The computer chip can handle over 320 trillion operations per second and a terabyte of data bandwidth each and every second, which is enough for fully self-driving systems, i.e. Level 5 capability.

We're talking a lot of data. Just one video sensor, such as Bosch’s stereo video camera, generates 100 gigabytes of data in just 0.6 miles of travel.

NVIDIA Drive PX Pegasus

NVIDIA Drive PX Pegasus

The chip can assess all of the information coming from a self-driving car's various lidar, radar, video and ultrasonic sensors, compare this with highly detailed map data, and then use AI to plan the trajectory of the vehicle—all within fractions of a second. According to Nvidia, the chip performs these actions at a speed equivalent to the sensation of touch that needs between 20 and 500 milliseconds to reach the human brain.

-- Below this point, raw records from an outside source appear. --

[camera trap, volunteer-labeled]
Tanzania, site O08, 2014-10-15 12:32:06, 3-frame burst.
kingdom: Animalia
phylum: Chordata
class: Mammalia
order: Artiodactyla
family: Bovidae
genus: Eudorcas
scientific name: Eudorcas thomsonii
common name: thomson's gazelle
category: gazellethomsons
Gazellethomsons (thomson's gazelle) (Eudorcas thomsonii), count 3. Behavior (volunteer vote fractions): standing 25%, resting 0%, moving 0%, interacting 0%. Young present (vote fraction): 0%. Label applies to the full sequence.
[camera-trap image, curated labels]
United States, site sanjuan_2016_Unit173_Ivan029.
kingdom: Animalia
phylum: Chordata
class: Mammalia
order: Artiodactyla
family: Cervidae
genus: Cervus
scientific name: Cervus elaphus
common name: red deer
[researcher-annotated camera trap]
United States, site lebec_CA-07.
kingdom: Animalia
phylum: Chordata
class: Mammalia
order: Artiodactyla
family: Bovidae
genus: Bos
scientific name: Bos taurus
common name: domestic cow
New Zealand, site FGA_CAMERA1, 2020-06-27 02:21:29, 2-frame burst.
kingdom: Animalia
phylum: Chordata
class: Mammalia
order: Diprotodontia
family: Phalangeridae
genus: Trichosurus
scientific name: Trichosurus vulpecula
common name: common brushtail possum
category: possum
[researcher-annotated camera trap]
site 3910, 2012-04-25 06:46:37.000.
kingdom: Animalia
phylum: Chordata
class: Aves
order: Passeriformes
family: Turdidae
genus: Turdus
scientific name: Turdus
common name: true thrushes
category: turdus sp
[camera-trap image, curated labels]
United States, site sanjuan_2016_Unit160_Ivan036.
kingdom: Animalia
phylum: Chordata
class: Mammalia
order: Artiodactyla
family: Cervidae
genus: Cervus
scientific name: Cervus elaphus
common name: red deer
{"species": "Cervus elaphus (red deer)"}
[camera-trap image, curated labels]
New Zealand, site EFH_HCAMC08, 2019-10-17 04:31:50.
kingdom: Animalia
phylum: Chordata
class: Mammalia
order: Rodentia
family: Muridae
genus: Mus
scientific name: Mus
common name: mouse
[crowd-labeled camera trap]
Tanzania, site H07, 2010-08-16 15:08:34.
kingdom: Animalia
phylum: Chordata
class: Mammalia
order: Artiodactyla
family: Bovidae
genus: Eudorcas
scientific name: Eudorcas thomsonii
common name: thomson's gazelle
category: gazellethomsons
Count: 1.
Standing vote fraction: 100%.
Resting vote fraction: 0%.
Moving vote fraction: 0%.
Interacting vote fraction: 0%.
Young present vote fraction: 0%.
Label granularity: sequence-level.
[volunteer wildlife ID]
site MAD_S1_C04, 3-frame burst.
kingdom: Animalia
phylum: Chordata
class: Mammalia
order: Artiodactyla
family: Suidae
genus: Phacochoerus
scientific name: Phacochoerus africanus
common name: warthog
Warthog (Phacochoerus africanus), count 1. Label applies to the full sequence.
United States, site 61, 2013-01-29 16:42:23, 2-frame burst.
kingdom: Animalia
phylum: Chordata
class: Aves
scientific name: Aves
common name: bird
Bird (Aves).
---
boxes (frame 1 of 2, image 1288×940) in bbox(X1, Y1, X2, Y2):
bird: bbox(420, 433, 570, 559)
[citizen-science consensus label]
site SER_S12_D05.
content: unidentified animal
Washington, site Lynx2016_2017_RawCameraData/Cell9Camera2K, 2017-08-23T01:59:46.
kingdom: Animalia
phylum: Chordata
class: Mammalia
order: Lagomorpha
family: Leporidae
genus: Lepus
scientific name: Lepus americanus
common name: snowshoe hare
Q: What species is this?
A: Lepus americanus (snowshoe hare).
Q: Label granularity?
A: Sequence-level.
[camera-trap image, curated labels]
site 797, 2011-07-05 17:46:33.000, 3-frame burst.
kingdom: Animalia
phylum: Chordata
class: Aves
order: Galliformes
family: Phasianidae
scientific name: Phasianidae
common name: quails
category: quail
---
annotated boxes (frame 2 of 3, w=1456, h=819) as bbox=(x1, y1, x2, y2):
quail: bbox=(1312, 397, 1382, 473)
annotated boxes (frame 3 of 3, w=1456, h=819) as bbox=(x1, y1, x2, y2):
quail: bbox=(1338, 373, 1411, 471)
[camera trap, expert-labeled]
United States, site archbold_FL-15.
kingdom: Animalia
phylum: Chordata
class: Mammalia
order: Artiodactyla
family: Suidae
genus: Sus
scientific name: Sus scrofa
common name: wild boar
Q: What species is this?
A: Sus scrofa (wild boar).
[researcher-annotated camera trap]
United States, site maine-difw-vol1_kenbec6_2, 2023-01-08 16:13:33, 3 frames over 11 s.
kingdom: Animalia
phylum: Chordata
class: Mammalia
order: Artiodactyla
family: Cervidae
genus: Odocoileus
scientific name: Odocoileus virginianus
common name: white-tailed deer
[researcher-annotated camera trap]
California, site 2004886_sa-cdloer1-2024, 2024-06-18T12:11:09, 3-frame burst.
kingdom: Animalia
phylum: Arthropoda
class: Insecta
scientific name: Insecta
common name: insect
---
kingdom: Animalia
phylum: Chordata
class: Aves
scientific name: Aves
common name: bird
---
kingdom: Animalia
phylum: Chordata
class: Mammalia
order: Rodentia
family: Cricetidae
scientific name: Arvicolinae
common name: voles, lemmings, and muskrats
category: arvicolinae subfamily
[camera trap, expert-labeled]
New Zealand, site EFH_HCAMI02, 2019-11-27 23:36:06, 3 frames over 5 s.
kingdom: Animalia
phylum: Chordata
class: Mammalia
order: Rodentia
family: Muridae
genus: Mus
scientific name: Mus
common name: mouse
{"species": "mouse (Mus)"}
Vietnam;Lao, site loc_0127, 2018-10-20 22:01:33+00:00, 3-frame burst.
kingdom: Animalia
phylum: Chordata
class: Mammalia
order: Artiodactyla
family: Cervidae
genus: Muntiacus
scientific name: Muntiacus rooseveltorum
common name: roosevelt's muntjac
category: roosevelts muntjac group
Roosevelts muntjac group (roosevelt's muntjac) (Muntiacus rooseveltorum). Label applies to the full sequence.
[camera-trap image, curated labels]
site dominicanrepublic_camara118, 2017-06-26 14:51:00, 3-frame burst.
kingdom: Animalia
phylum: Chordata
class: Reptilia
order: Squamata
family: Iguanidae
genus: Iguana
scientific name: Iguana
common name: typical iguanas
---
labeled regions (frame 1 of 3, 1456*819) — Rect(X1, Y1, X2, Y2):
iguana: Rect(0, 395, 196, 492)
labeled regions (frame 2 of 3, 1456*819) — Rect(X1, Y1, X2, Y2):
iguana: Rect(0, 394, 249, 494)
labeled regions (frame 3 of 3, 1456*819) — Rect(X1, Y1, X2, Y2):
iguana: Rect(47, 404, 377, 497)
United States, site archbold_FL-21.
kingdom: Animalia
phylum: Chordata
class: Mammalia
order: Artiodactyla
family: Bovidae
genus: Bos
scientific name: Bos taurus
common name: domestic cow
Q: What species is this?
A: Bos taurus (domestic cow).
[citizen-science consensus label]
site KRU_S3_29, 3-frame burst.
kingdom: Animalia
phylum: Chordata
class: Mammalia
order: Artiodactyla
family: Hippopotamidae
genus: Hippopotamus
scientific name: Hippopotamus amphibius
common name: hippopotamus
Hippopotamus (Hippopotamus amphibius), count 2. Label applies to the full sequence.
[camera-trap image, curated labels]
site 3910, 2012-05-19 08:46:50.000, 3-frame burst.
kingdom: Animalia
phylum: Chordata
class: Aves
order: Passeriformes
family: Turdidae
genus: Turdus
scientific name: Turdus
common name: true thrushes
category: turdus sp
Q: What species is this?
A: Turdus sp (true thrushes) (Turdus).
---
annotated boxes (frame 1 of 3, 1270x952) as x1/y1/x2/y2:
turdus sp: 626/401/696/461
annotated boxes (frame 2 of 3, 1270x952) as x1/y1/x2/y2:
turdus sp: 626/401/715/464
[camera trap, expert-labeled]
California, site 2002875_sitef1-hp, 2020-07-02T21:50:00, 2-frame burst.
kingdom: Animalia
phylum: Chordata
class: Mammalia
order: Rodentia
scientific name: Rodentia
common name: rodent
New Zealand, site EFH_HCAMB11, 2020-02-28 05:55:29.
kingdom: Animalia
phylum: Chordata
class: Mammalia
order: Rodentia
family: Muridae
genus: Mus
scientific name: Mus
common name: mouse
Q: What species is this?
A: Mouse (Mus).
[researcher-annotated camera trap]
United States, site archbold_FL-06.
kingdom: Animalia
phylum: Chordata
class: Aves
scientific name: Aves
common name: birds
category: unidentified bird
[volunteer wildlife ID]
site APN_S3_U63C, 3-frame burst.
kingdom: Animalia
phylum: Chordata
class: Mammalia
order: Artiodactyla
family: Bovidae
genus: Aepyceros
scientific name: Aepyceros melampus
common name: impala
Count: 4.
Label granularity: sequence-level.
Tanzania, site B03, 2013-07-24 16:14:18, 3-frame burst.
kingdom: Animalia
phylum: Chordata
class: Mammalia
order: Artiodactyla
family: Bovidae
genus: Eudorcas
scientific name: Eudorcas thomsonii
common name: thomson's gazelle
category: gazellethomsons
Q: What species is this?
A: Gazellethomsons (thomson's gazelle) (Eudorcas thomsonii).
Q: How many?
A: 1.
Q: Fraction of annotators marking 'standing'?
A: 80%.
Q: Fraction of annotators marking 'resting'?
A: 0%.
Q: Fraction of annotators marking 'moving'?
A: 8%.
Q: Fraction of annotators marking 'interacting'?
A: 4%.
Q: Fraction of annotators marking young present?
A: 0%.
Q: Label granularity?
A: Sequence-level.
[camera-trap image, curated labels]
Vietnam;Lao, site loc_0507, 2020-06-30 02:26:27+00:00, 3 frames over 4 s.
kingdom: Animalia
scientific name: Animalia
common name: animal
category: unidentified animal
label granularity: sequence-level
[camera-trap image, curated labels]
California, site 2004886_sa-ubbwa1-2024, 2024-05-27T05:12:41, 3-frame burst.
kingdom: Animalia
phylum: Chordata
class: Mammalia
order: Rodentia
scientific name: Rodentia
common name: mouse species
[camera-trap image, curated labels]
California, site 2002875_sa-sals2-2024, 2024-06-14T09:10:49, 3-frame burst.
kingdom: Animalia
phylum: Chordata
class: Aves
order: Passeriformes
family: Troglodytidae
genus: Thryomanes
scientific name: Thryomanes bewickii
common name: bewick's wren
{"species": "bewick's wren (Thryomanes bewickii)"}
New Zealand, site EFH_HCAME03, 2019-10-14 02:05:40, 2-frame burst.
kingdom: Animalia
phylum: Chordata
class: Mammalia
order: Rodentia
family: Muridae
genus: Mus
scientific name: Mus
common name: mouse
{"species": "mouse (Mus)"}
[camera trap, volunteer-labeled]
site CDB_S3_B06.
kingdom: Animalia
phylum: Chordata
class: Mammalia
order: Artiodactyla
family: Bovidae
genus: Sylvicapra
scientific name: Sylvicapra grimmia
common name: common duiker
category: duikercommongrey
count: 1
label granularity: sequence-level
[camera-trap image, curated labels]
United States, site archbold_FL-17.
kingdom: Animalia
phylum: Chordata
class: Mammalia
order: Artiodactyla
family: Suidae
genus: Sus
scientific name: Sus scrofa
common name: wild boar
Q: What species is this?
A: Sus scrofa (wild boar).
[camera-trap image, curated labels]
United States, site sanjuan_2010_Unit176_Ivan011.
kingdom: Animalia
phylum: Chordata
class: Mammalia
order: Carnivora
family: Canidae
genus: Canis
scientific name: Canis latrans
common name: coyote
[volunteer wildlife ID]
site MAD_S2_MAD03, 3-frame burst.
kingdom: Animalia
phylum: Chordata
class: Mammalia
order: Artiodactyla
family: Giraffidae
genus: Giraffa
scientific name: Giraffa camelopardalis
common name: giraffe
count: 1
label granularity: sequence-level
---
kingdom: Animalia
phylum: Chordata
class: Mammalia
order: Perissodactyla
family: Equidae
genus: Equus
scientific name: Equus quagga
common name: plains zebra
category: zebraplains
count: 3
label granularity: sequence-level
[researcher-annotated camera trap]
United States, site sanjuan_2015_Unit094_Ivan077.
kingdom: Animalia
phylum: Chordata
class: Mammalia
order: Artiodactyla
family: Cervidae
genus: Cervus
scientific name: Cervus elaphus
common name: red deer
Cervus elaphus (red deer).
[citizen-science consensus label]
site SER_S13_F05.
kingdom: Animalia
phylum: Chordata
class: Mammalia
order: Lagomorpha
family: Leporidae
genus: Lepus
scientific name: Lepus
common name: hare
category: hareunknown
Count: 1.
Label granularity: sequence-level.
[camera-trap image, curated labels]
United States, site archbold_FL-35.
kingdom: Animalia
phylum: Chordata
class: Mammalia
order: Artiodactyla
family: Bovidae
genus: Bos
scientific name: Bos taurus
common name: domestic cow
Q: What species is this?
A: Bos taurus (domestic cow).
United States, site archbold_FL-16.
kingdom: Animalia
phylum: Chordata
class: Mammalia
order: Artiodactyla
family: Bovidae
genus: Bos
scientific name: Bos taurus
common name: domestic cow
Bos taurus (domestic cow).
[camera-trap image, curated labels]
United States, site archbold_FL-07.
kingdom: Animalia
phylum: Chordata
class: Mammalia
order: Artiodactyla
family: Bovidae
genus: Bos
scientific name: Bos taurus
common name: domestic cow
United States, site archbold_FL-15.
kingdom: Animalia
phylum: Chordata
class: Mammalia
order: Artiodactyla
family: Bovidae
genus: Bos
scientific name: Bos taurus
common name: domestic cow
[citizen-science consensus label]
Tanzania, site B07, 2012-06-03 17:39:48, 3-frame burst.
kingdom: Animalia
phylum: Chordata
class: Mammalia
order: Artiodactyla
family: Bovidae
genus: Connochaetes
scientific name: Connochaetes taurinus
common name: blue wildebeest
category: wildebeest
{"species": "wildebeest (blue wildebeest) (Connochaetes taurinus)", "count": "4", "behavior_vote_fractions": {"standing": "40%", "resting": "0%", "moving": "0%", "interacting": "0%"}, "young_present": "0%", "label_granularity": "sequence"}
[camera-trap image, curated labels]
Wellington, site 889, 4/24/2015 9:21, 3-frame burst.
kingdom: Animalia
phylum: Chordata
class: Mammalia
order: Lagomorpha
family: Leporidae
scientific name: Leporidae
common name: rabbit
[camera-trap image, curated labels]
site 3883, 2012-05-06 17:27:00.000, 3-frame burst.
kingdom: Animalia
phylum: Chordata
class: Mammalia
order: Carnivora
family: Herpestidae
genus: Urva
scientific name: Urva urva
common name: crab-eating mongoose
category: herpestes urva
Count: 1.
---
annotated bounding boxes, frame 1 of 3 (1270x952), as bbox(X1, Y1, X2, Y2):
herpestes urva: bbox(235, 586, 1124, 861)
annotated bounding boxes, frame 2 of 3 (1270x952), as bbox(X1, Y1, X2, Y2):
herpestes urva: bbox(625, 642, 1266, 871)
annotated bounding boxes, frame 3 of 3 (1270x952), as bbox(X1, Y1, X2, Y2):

The chosen trajectories will be based on vehicle-driving algorithms generated by Bosch and Daimler using machine-learning methods. Bosch and Daimler announced in April 2017 that they would work together on a robust and reliable self-driving system for complex urban environments. On Wednesday, the two firms said their self-driving system is to be ramped up for mass production by the beginning of the next decade.

Other firms such as the Volkswagen Group, Uber and Baidu have also partnered with Nvidia, though none of these partnerships have involved Nvidia's Drive Pegasus chip to date.